Here’s my view: buoyed by one of the largest higher ed donations ever (from Rockefeller) UChicago started hot out of the gate in the 1890s (pesky Chicago fires aside). Within a generation, they emerged as one of America’s top 3 research universities, with an endowment to match. (Harvard and Yale were probably the two others, although Michigan and Wisconsin were strong.)
The school’s financial health dipped during the Great Depression - like its peers. It did enjoy some war-time momentum, again, like its peers.
The late 1940s is when the divergence started. While its peers enjoyed a post-war boom, Chicago went south. For a variety of reasons (some you mention), the school enjoyed almost none of the GI-Bill related benefits found at other great universities.

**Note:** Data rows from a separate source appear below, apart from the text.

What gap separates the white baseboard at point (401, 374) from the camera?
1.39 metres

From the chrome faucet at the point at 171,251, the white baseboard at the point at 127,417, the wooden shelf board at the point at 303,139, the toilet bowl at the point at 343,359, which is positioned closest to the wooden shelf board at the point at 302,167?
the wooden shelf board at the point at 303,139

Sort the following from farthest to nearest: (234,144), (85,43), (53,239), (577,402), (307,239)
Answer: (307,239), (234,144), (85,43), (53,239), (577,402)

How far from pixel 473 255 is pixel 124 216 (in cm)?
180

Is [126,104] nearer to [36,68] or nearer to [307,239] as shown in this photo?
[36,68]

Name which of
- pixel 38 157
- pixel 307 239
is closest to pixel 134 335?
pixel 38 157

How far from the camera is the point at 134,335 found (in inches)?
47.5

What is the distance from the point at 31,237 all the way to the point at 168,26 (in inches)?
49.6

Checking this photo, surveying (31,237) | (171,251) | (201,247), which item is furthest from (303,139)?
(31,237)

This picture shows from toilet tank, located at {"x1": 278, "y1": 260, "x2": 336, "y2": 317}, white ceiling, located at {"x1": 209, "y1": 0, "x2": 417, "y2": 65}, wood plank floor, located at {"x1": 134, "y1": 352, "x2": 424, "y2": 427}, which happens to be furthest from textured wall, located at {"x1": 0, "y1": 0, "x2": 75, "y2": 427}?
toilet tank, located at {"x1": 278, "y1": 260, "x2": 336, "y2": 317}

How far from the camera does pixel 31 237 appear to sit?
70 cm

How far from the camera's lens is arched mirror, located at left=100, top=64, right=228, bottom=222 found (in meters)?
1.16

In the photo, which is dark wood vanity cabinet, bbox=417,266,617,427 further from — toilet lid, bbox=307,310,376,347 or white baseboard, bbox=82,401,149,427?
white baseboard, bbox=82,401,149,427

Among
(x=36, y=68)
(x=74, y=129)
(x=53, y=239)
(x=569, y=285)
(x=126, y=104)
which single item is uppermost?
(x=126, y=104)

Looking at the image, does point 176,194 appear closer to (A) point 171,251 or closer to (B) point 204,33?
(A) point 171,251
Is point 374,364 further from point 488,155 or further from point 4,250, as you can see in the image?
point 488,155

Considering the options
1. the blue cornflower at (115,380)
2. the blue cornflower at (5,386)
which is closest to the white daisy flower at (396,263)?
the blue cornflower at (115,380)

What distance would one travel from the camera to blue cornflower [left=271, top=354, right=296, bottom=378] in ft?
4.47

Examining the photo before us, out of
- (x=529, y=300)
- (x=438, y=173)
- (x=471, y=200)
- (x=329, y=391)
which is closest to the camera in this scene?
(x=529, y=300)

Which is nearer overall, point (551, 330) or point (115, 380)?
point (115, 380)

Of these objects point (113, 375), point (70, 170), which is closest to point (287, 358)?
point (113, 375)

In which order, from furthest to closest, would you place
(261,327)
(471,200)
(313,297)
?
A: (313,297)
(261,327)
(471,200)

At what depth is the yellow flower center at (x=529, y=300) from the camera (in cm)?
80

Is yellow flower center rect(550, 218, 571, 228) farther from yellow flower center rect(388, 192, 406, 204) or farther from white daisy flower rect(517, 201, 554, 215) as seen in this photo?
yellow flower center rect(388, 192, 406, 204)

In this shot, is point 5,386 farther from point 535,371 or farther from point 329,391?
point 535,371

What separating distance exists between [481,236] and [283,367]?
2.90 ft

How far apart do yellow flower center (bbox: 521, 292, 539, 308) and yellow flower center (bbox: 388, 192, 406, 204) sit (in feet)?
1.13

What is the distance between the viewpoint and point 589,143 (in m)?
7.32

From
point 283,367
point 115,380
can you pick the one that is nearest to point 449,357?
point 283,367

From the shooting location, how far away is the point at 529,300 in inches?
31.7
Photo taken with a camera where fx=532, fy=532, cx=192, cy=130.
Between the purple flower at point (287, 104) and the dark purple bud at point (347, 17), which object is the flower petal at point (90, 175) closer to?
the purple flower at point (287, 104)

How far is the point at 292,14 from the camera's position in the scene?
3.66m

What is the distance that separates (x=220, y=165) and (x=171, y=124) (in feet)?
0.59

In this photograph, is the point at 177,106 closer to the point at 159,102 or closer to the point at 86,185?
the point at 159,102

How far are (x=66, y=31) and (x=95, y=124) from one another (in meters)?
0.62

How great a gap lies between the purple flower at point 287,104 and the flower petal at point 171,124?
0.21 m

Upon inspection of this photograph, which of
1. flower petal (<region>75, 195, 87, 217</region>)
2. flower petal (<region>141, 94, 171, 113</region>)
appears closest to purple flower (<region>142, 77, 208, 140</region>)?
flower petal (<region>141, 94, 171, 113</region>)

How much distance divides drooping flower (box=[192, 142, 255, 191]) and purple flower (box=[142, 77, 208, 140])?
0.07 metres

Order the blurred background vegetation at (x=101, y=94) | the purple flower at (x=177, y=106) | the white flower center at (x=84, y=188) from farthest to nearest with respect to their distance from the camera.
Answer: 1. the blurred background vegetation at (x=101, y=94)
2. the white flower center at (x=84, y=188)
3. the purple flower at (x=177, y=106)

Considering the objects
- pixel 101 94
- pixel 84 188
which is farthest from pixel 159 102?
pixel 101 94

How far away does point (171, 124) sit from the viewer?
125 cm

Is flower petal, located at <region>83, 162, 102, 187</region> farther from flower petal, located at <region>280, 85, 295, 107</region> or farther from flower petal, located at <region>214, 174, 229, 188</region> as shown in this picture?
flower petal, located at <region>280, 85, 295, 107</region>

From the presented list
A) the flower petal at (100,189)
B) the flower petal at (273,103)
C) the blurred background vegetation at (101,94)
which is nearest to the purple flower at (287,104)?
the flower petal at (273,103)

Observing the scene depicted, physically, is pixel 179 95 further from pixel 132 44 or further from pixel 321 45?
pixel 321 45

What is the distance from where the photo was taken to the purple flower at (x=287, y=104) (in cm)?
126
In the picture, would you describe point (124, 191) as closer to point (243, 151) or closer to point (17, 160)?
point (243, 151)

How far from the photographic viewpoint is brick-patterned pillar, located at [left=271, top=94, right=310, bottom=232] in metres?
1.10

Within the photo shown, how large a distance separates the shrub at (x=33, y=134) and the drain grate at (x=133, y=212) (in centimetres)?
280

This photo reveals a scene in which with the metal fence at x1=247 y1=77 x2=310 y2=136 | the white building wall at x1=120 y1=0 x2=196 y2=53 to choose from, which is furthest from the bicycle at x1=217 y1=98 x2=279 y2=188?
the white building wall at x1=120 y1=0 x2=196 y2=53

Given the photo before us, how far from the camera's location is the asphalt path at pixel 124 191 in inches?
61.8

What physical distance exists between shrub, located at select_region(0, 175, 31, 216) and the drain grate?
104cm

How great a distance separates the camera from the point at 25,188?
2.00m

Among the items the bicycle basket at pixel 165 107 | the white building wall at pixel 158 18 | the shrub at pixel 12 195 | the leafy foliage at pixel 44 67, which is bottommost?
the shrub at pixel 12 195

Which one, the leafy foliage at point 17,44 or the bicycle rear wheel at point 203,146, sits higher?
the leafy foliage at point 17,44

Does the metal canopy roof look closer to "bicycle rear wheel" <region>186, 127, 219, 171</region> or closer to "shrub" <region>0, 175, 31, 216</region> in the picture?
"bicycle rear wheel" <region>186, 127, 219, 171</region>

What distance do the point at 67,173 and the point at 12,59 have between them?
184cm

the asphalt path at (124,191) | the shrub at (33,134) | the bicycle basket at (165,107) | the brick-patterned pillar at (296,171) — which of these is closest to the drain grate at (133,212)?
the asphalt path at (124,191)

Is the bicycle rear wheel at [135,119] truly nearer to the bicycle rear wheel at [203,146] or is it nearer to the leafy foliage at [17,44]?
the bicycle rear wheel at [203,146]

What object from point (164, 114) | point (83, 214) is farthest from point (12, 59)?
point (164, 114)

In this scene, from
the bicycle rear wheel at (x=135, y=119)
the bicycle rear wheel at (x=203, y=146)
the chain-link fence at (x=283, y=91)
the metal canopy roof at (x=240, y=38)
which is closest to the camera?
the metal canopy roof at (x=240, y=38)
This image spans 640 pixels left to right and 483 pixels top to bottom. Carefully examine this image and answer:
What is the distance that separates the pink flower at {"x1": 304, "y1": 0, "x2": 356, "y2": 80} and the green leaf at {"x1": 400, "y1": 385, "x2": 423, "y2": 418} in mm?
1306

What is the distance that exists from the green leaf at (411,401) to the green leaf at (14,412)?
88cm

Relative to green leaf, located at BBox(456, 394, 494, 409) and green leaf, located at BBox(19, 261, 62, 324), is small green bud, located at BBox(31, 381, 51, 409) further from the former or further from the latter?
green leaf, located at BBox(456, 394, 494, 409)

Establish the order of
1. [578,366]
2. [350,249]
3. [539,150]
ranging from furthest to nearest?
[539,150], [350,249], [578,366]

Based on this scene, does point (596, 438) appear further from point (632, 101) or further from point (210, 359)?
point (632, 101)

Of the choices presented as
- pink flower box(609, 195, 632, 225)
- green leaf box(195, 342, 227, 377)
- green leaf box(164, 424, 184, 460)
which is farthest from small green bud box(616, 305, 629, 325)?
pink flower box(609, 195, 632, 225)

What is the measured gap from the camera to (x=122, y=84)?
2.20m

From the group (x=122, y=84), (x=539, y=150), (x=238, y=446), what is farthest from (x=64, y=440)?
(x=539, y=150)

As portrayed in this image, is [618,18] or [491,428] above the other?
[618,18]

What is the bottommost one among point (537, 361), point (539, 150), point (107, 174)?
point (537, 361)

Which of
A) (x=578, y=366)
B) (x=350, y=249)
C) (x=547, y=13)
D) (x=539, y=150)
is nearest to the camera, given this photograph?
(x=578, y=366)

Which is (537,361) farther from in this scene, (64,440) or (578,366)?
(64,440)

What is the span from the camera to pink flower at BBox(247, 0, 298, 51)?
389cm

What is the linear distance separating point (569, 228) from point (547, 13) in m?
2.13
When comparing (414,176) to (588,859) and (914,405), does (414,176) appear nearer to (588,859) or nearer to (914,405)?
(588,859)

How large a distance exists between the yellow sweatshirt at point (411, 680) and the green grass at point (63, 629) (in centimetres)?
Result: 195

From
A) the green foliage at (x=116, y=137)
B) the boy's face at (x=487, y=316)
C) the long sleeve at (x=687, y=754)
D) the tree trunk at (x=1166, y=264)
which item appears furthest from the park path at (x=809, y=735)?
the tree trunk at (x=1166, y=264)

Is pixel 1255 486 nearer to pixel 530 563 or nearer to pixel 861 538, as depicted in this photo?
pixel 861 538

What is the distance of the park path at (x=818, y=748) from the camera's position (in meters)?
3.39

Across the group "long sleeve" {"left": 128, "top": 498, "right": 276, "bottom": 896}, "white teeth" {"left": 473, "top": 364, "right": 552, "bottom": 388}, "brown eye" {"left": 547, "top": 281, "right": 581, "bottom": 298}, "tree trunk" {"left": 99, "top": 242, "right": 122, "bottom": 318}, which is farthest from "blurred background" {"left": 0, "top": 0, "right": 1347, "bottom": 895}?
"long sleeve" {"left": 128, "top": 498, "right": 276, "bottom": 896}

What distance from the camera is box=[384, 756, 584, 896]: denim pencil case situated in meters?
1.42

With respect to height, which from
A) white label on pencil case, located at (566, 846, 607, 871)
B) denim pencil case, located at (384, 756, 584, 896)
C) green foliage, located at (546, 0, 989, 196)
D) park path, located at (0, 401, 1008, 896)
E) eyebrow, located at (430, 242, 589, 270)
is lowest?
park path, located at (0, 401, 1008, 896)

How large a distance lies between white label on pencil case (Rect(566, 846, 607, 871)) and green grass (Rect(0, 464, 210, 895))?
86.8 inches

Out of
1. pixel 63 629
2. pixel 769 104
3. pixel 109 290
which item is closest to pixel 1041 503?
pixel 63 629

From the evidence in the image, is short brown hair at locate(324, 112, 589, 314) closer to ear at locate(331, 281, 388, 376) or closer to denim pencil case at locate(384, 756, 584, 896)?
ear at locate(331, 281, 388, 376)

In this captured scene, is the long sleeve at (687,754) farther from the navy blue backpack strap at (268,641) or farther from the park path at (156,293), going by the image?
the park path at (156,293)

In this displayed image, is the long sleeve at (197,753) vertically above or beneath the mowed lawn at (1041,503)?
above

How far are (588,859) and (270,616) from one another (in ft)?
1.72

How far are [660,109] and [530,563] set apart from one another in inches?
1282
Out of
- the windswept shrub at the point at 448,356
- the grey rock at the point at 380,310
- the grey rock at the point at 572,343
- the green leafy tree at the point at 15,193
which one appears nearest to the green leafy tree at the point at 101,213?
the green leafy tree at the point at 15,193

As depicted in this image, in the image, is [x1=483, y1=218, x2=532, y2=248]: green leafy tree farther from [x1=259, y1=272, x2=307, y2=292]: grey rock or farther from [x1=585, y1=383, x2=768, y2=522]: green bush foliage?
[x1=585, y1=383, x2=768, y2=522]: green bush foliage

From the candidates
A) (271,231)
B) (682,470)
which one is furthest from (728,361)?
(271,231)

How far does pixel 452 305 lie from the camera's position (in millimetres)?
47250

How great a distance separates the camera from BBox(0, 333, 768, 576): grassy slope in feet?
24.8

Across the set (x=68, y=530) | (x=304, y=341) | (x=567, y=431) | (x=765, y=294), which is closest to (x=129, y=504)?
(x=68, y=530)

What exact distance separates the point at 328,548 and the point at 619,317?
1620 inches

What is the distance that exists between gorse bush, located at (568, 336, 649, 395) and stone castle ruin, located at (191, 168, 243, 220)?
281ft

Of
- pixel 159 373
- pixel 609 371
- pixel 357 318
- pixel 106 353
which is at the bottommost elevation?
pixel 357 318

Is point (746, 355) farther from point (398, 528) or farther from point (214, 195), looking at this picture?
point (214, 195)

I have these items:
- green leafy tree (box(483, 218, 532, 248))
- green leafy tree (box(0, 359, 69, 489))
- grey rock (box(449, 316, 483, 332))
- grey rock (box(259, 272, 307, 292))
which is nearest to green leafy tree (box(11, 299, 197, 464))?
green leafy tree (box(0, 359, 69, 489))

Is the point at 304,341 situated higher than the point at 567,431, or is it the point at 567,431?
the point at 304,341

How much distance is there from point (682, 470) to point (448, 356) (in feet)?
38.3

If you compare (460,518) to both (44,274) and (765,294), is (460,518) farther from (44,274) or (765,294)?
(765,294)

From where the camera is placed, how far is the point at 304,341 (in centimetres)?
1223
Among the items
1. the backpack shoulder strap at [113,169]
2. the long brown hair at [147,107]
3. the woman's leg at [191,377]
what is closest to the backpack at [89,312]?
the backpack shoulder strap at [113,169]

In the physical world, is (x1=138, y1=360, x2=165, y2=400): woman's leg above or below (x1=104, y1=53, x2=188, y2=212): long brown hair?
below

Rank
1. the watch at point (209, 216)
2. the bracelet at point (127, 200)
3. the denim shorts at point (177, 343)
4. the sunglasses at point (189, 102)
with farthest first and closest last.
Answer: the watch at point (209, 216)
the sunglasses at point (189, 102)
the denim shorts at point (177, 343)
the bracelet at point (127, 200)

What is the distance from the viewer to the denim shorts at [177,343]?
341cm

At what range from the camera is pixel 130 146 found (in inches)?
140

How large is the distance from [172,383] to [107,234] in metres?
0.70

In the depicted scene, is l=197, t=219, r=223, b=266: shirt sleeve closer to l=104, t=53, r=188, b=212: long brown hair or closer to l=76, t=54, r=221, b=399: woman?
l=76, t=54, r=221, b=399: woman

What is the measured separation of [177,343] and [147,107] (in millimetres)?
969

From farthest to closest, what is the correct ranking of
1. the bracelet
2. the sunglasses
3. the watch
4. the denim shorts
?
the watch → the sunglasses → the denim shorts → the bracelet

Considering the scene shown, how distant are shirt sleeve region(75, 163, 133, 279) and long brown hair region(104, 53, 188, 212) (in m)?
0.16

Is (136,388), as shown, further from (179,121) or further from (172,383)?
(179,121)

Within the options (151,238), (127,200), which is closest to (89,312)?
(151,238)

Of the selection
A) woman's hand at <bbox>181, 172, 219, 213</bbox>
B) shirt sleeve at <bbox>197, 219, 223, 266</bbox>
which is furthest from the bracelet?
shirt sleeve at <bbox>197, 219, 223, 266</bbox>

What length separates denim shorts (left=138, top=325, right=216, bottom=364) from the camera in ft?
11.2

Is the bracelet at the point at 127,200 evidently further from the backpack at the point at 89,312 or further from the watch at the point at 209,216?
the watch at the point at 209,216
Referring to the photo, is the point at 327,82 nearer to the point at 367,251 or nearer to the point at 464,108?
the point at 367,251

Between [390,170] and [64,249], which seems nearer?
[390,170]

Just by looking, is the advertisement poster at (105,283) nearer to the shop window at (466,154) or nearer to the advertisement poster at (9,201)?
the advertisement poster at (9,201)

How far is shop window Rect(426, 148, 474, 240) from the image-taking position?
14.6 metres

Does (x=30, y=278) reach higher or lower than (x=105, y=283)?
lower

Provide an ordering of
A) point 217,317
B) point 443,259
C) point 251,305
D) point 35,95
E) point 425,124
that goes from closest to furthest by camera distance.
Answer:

The endowment went south, too - falling from the top 3 into the teens. Sadly, the school has never really financially recovered from the post-WWII struggles.
Buoyed by new ambition in the Sonnenschein/Zimmer era, it took a risk to finance eminence with debt during the 2009-10 Great Recession. The debt financing led to forward momentum in the 2010 decade, but COVID times threatens this greatly.
My view is the University is still recovering from the financial wreckage of the 1950s. COVID could lead to a steeper, downward turn for Chicago quite quickly.
My fear, frankly, is not without a comparator. If the U. takes too many hits, I fear the University will resemble UChicago Medicine - a once eminent hospital system (in the top 10-15 in the nation), that sustained decades of struggle, and is a shadow of its former self.